----- LESETEXT -----
Tsunami & Reisen

Koffer der Solidarität

Nie fiel es der Reisebranche so leicht, Verantwortung für die Gastländer zu übernehmen wie jetzt nach dem Tsunami. Wo alle die schlichte Frage drehen und wenden, ob man die betroffenen Regionen besuchen soll, da gibt es nur die eine Antwort: die Koffer packen! Nichts wie hin!

Es muss weitergehen. Touristische Hochburgen wie die Insel Phuket in Thailand leben vom Tourismus. Die meisten Hotels sind unbeschädigt, aber sie sind zu höchstens 10 Prozent belegt. Kitti Phantanachinda, Vizepräsident des Tourismusverbandes Phuket, erläuterte nun auf der Podiumsveranstaltung des Reisepavillons „Tourismus trotz Tsunami“ die wirtschaftliche Situation: Die Welle, so der Thailänder, erwischte den Tourismus genau am zweiten Tag der Hochsaison, die in Phuket am 25. Dezember losgeht. Der wirtschaftliche Einbruch sei verheerend. Er treffe nicht nur Arbeitsplätze im Tourismus, sondern auch die Zulieferwirtschaft wie Landwirtschaft und Fischerei.
----- BEREITGESTELLTE DATEN -----
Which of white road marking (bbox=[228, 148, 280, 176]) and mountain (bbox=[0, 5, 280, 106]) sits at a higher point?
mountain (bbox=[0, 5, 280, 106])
-----
## ARBEITSAUFTRÄGE
(a) Schreiben Sie aus dem Lesetext die Stelle ab, beginnend mit „Tsunami & Reisen“ und fortlaufend bis einschließlich „Nichts wie hin!“.
(b) Zählen Sie alle Wirtschaftszweige auf, die laut dem letzten Satz des Lesetexts vom wirtschaftlichen Einbruch getroffen werden.
(c) Setzen Sie den Text über das Reisen nach dem Tsunami im Anschluss an seinen letzten Satz fort.

## LÖSUNGEN
(a)
Tsunami & Reisen

Koffer der Solidarität

Nie fiel es der Reisebranche so leicht, Verantwortung für die Gastländer zu übernehmen wie jetzt nach dem Tsunami. Wo alle die schlichte Frage drehen und wenden, ob man die betroffenen Regionen besuchen soll, da gibt es nur die eine Antwort: die Koffer packen! Nichts wie hin!

(b) Tourismus, Landwirtschaft und Fischerei (die beiden letzten als Zulieferwirtschaft)

(c)
Auch auf dieser Podiumsveranstaltung war Solidarität angesagt. Nur: Etwas anders sollte der künftige Tourismus denn doch werden. Niemand übte Kritik am Massentourismus an thailändischen Stränden, der gerade auf Phuket sehr stark ein problematischer Sextourismus ist. Das Podium blickte in die Zukunft, die, so waren sich alle einig, „nachhaltig“ werden soll. Dieser Meinung waren die Vertreter von Welttourismusorganisation und TUI, dem Bundesministerium für wirtschaftliche Zusammenarbeit, dem WWF und Kitti Phantanachinda aus Phuket selbst. Ein Küstenschutzprogramm ist beschlossene Sache, Mangrovenwälder sollen erhalten und ökologische Probleme klein gehalten werden. Vor allem der WWF will sich um Umweltqualitätsstandards beim Wiederaufbau bemühen.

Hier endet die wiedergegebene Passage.